What we see is the broker is up:
./zbctl --address 0.0.0.0:26500 --insecure status
Cluster size: 1
Partitions count: 1
Replication factor: 1
Gateway version: 0.25.3
Brokers:
Broker 0 - 10.0.0.111:26501
Version: 0.25.3
Partition 1 : Leader
We also see we can start a new workflow instance:
./zbctl --address 0.0.0.0:26500 --insecure create instance demoProcess
{
"workflowKey": 2251799813685877,
"bpmnProcessId": "demoProcess",
"version": 1,
"workflowInstanceKey": 2251799818453600
}
The broker is throwing a continious errors:
2021-02-12 11:24:47.521 [Broker-0-Exporter-1] [Broker-0-zb-fs-workers-1] ERROR io.zeebe.util.retry.EndlessRetryStrategy - Catched exception class java.lang.IllegalArgumentException with message invalid offset: -17568, will retry... java.lang.IllegalArgumentException: invalid offset: -17568 at org.agrona.concurrent.UnsafeBuffer.boundsCheckWrap(UnsafeBuffer.java:1702) ~[agrona-1.8.0.jar:1.8.0] at org.agrona.concurrent.UnsafeBuffer.wrap(UnsafeBuffer.java:256) ~[agrona-1.8.0.jar:1.8.0] at io.zeebe.msgpack.spec.MsgPackReader.wrap(MsgPackReader.java:49) ~[zeebe-msgpack-core-0.25.3.jar:0.25.3] at io.zeebe.msgpack.UnpackedObject.wrap(UnpackedObject.java:29) ~[zeebe-msgpack-value-0.25.3.jar:0.25.3] at io.zeebe.logstreams.impl.log.LoggedEventImpl.readValue(LoggedEventImpl.java:135) ~[zeebe-logstreams-0.25.3.jar:0.25.3] at io.zeebe.engine.processing.streamprocessor.RecordValues.readRecordValue(RecordValues.java:35) ~[zeebe-workflow-engine-0.25.3.jar:0.25.3] at io.zeebe.broker.exporter.stream.ExporterDirector$RecordExporter.wrap(ExporterDirector.java:328) ~[zeebe-broker-0.25.3.jar:0.25.3] at io.zeebe.broker.exporter.stream.ExporterDirector.lambda$exportEvent$6(ExporterDirector.java:253) ~[zeebe-broker-0.25.3.jar:0.25.3] at io.zeebe.util.retry.ActorRetryMechanism.run(ActorRetryMechanism.java:36) ~[zeebe-util-0.25.3.jar:0.25.3] at io.zeebe.util.retry.EndlessRetryStrategy.run(EndlessRetryStrategy.java:50) ~[zeebe-util-0.25.3.jar:0.25.3] at io.zeebe.util.sched.ActorJob.invoke(ActorJob.java:73) [zeebe-util-0.25.3.jar:0.25.3] at io.zeebe.util.sched.ActorJob.execute(ActorJob.java:39) [zeebe-util-0.25.3.jar:0.25.3] at io.zeebe.util.sched.ActorTask.execute(ActorTask.java:122) [zeebe-util-0.25.3.jar:0.25.3] at io.zeebe.util.sched.ActorThread.executeCurrentTask(ActorThread.java:94) [zeebe-util-0.25.3.jar:0.25.3] at io.zeebe.util.sched.ActorThread.doWork(ActorThread.java:78) [zeebe-util-0.25.3.jar:0.25.3] at io.zeebe.util.sched.ActorThread.run(ActorThread.java:191) [zeebe-util-0.25.3.jar:0.25.3]

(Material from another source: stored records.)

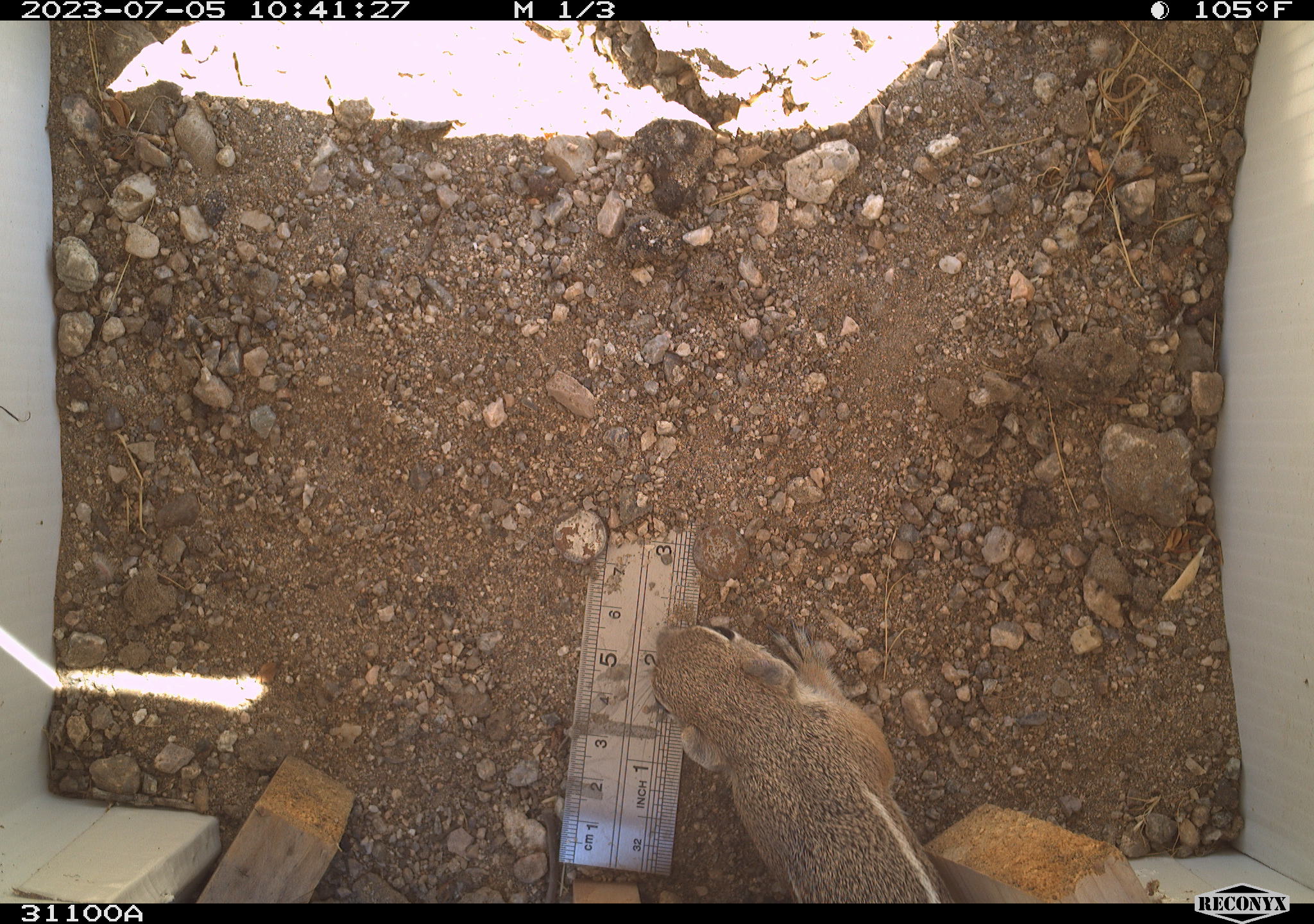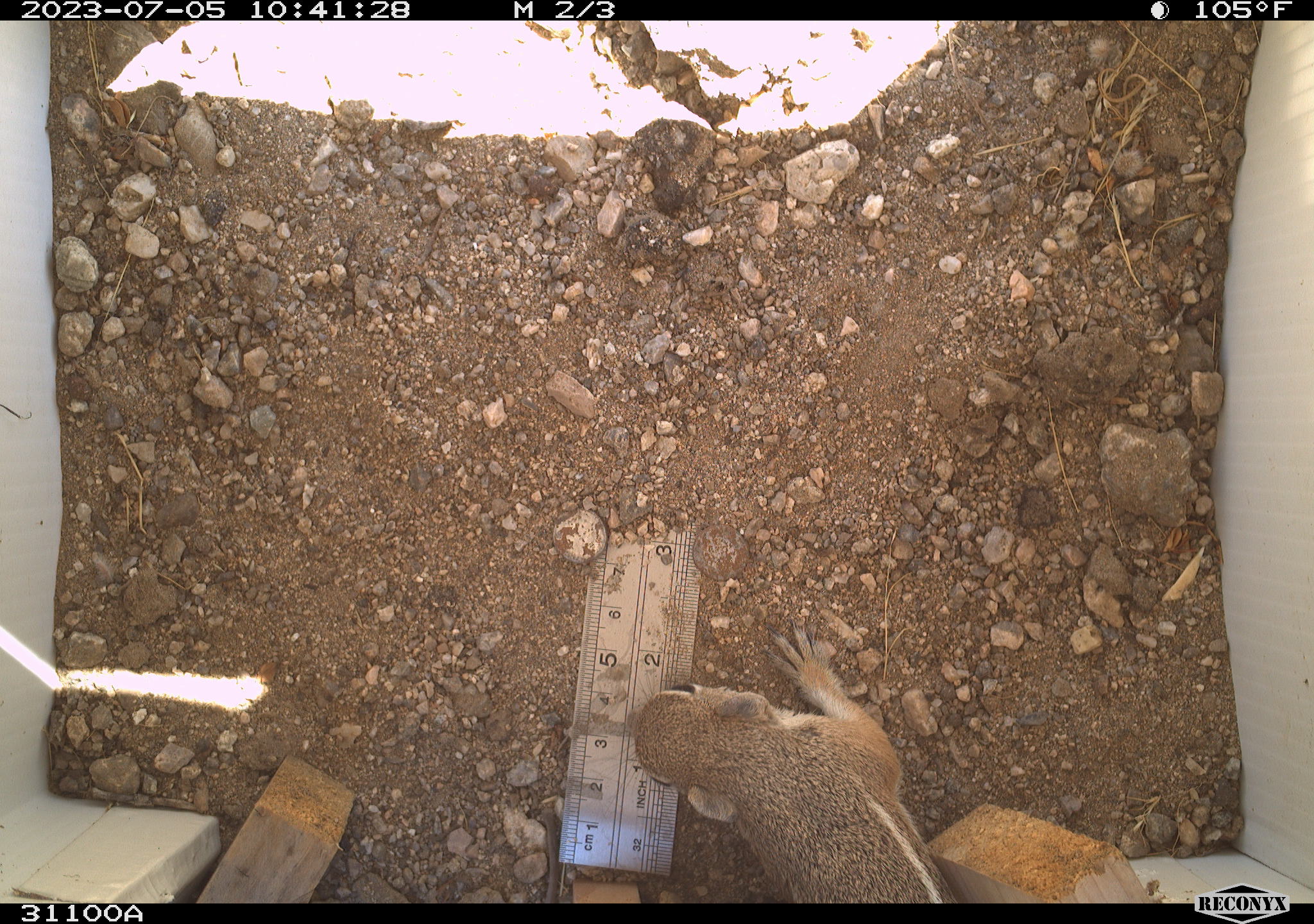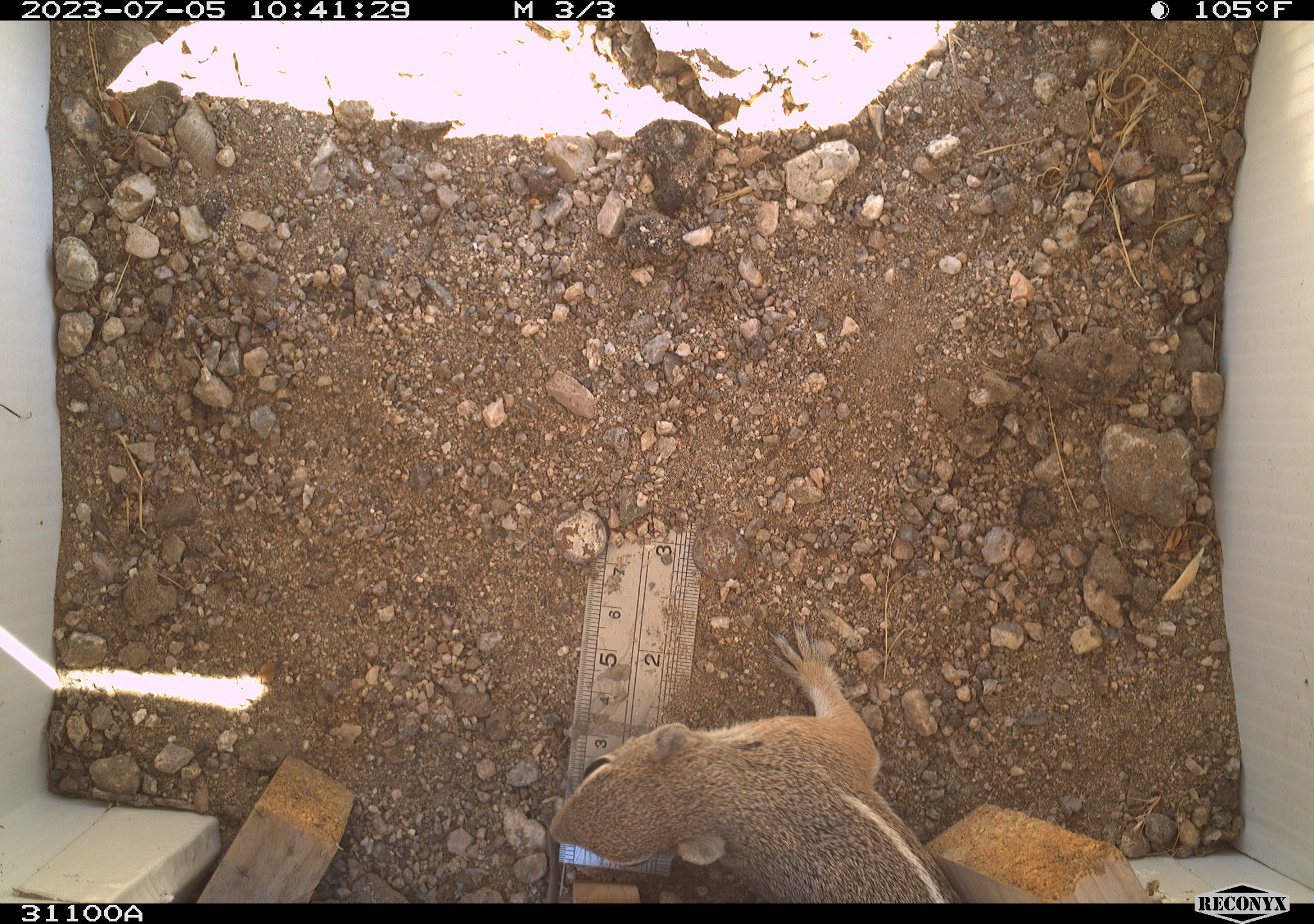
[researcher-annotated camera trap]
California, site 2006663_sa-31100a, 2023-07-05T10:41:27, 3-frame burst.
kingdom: Animalia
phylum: Chordata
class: Mammalia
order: Rodentia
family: Sciuridae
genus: Ammospermophilus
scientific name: Ammospermophilus leucurus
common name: white-tailed antelope squirrel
White-tailed antelope squirrel (Ammospermophilus leucurus).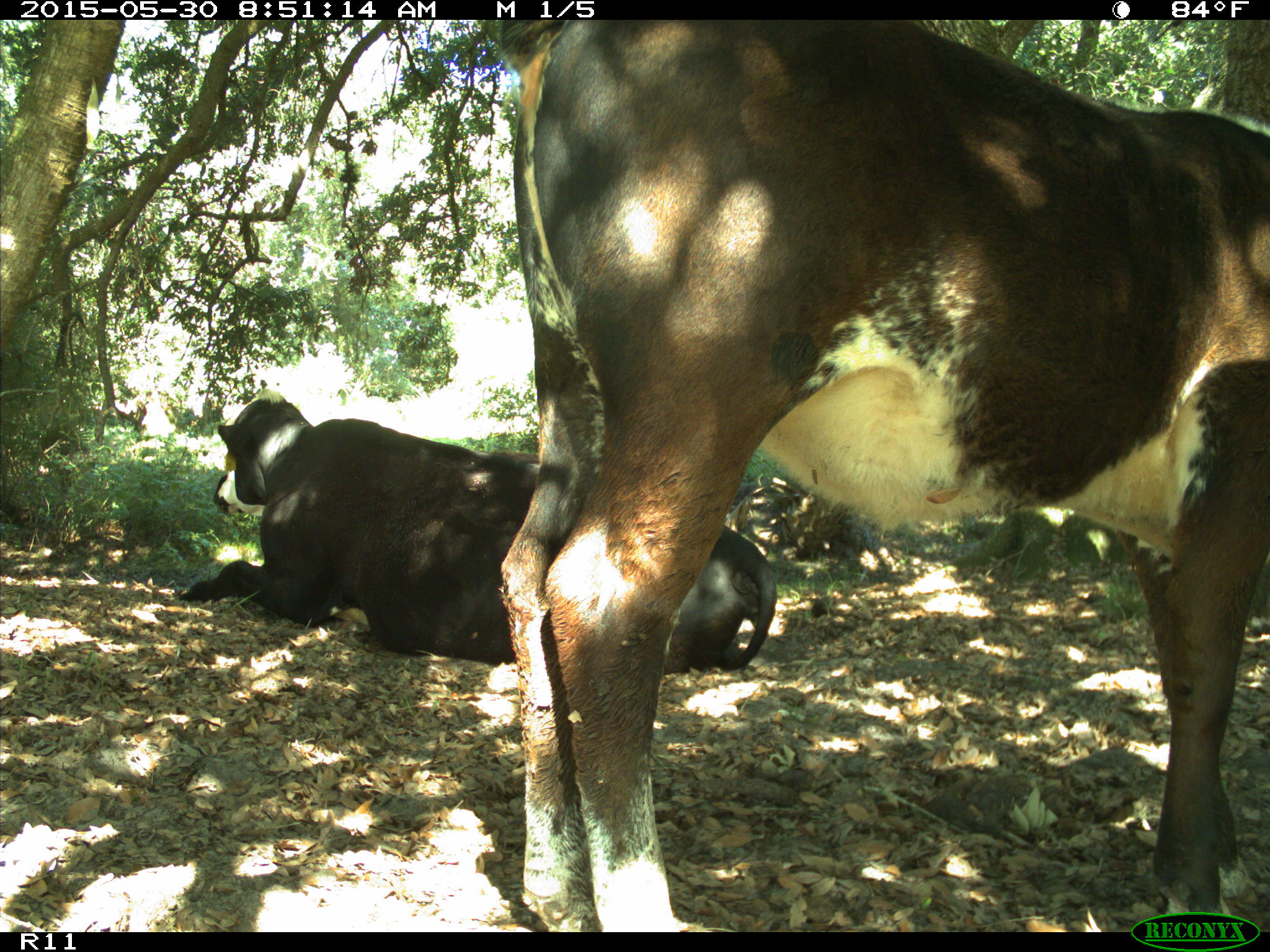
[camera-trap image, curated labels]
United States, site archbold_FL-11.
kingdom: Animalia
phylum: Chordata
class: Mammalia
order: Artiodactyla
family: Bovidae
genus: Bos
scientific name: Bos taurus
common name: domestic cow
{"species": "Bos taurus (domestic cow)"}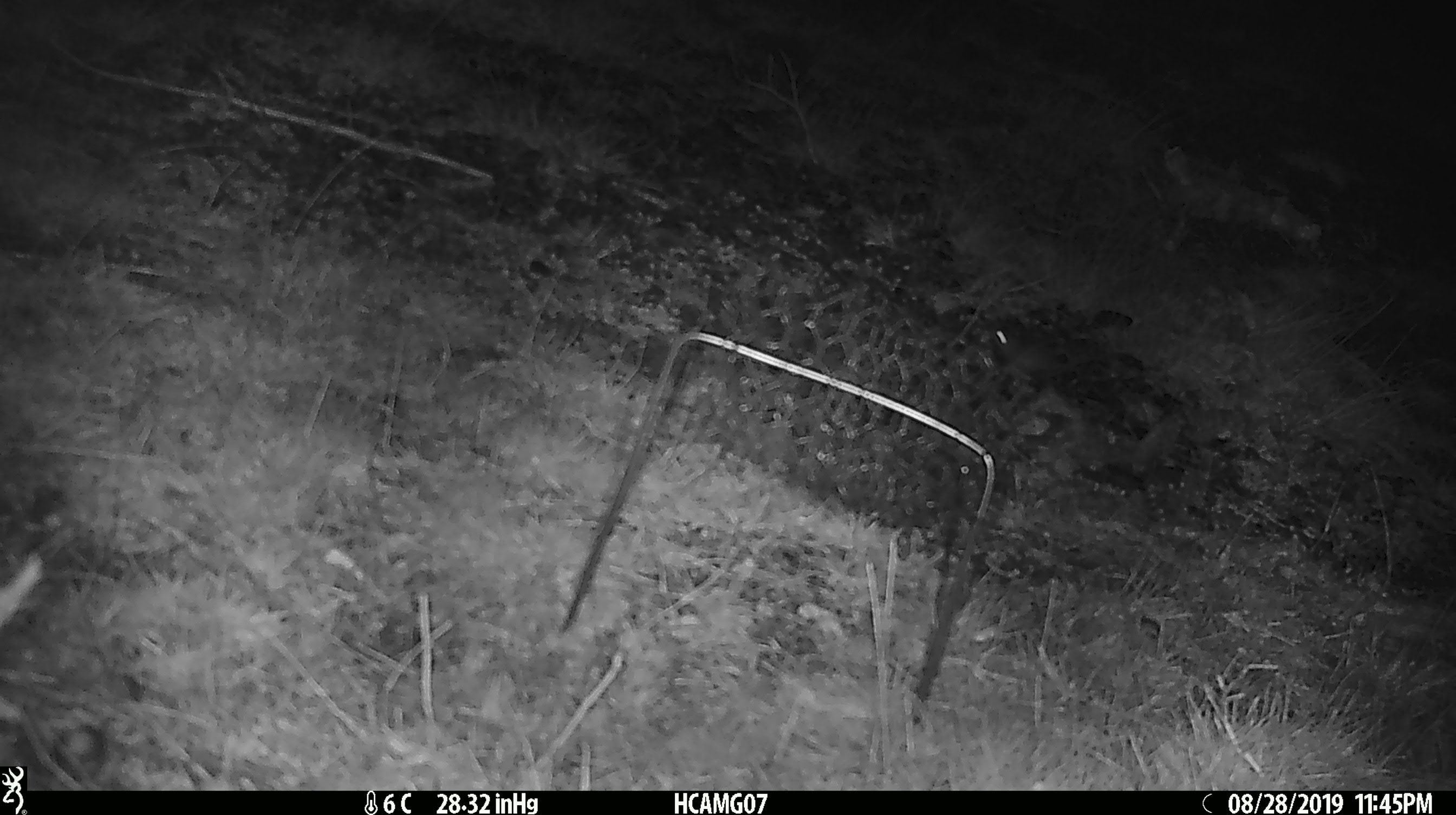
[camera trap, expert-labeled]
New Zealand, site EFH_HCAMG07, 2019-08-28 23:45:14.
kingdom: Animalia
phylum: Chordata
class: Mammalia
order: Rodentia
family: Muridae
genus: Mus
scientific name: Mus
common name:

Hazelcast from logs is not reporting any issues:
2021-02-12 12:04:45,474 [ INFO] [hz.happy_fermi.HealthMonitor] [c.h.i.d.HealthMonitor]: [hazelcast1]:5701 [dev] [4.1] processors=4, physical.memory.total=15.6G, physical.memory.free=346.5M, swap.space.total=0, swap.space.free=0, heap.memory.used=60.9M, heap.memory.free=242.1M, heap.memory.total=303.0M, heap.memory.max=11.1G, heap.memory.used/total=20.10%, heap.memory.used/max=0.54%, minor.gc.count=5, minor.gc.time=67ms, major.gc.count=2, major.gc.time=110ms, load.process=0.00%, load.system=0.00%, load.systemAverage=4.37, thread.count=52, thread.peakCount=56, cluster.timeDiff=0, event.q.size=0, executor.q.async.size=0, executor.q.client.size=0, executor.q.client.query.size=0, executor.q.client.blocking.size=0, executor.q.query.size=0, executor.q.scheduled.size=0, executor.q.io.size=0, executor.q.system.size=0, executor.q.operations.size=0, executor.q.priorityOperation.size=0, operations.completed.count=125, executor.q.mapLoad.size=0, executor.q.mapLoadAllKeys.size=0, executor.q.cluster.size=0, executor.q.response.size=0, operations.running.count=0, operations.pending.invocations.percentage=0.00%, operations.pending.invocations.count=0, proxy.count=1, clientEndpoint.count=2, connection.active.count=2, client.connection.count=0, connection.count=0
How to move forward from here?
Deleting the whoe raft partition data will probably fix the issue for now, but it will cause issues for active workflow instances.
Broker version: 0.25.3
Any suggestions how to troubleshoot further?